Rewrite the items from the line with "Is pixel 51" through the line with "5. (x=98, y=73)", changing "furthest" to "farthest" and keeping everything else the same.

Entries on spatial positioning
- - - - -
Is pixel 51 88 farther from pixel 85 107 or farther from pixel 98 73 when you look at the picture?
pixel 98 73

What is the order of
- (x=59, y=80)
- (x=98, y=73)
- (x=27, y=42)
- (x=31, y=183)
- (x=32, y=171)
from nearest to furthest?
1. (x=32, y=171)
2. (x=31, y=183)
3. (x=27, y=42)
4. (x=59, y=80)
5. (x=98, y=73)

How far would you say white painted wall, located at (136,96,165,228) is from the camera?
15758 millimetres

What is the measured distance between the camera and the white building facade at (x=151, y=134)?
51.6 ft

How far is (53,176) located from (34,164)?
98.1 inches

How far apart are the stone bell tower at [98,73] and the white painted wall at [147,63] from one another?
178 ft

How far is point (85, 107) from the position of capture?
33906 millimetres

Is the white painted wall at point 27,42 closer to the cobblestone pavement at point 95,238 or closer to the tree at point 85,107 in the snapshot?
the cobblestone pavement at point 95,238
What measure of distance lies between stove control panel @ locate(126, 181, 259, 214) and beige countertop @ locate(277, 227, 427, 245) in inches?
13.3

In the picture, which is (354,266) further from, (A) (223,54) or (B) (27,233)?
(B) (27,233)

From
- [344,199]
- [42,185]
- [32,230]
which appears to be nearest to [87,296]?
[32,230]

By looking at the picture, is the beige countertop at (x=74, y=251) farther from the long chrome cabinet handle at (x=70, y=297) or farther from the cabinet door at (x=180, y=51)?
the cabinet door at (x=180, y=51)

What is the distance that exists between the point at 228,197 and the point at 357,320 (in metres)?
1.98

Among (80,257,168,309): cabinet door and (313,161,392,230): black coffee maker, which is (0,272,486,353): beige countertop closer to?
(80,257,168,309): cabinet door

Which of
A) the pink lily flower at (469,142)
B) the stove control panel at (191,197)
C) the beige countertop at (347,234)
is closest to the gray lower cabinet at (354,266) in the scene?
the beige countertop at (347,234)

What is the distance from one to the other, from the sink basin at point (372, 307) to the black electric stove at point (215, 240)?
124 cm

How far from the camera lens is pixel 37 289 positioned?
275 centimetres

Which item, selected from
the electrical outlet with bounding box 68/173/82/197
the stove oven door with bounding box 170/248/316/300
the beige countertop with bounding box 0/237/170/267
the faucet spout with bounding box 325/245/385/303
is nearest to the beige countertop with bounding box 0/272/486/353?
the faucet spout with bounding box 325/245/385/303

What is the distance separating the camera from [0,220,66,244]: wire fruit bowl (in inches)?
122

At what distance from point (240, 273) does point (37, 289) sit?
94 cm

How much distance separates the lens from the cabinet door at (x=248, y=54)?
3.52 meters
- - - - -
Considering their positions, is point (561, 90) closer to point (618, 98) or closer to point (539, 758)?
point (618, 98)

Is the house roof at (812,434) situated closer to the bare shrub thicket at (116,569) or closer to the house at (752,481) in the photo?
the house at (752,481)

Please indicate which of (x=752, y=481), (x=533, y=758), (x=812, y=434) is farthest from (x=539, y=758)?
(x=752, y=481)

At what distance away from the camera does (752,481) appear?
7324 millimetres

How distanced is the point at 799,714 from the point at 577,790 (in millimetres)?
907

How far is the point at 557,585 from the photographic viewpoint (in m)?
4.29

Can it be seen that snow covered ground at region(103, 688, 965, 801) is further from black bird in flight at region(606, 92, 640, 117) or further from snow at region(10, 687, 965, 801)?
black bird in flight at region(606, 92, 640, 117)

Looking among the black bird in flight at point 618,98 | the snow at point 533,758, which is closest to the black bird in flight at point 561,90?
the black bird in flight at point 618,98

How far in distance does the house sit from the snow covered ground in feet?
- - - - -
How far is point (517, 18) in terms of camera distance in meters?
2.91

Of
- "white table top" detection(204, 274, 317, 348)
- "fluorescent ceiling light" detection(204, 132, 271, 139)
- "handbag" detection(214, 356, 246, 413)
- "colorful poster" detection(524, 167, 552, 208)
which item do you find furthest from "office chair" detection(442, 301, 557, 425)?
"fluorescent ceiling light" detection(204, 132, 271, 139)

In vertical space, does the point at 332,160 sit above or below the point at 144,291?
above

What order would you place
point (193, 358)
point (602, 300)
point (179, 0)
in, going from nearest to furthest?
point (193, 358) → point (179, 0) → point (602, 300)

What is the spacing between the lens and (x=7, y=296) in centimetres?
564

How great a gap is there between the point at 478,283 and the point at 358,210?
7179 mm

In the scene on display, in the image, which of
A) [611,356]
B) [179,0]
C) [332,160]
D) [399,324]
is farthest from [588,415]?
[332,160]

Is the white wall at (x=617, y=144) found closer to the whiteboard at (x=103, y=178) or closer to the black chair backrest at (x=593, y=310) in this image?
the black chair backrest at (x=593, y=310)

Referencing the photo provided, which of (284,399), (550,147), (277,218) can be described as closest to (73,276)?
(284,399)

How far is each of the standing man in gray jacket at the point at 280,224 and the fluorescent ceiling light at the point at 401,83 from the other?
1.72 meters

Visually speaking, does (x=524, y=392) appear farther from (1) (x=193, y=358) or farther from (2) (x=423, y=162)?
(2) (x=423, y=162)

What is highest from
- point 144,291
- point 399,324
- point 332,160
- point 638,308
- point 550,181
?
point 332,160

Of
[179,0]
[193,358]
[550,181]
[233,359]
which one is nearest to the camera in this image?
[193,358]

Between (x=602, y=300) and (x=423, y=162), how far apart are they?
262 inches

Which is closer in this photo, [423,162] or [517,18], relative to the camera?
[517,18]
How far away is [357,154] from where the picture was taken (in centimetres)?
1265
- - - - -
§ **Reply**:
Is pixel 51 88 farther from pixel 85 107 or farther from pixel 98 73 when you look at the picture?
pixel 98 73

What is the order of
- (x=59, y=80)
- (x=98, y=73)
- (x=27, y=42)
- (x=31, y=183)
- (x=32, y=171)
from nearest to farthest?
1. (x=32, y=171)
2. (x=31, y=183)
3. (x=27, y=42)
4. (x=59, y=80)
5. (x=98, y=73)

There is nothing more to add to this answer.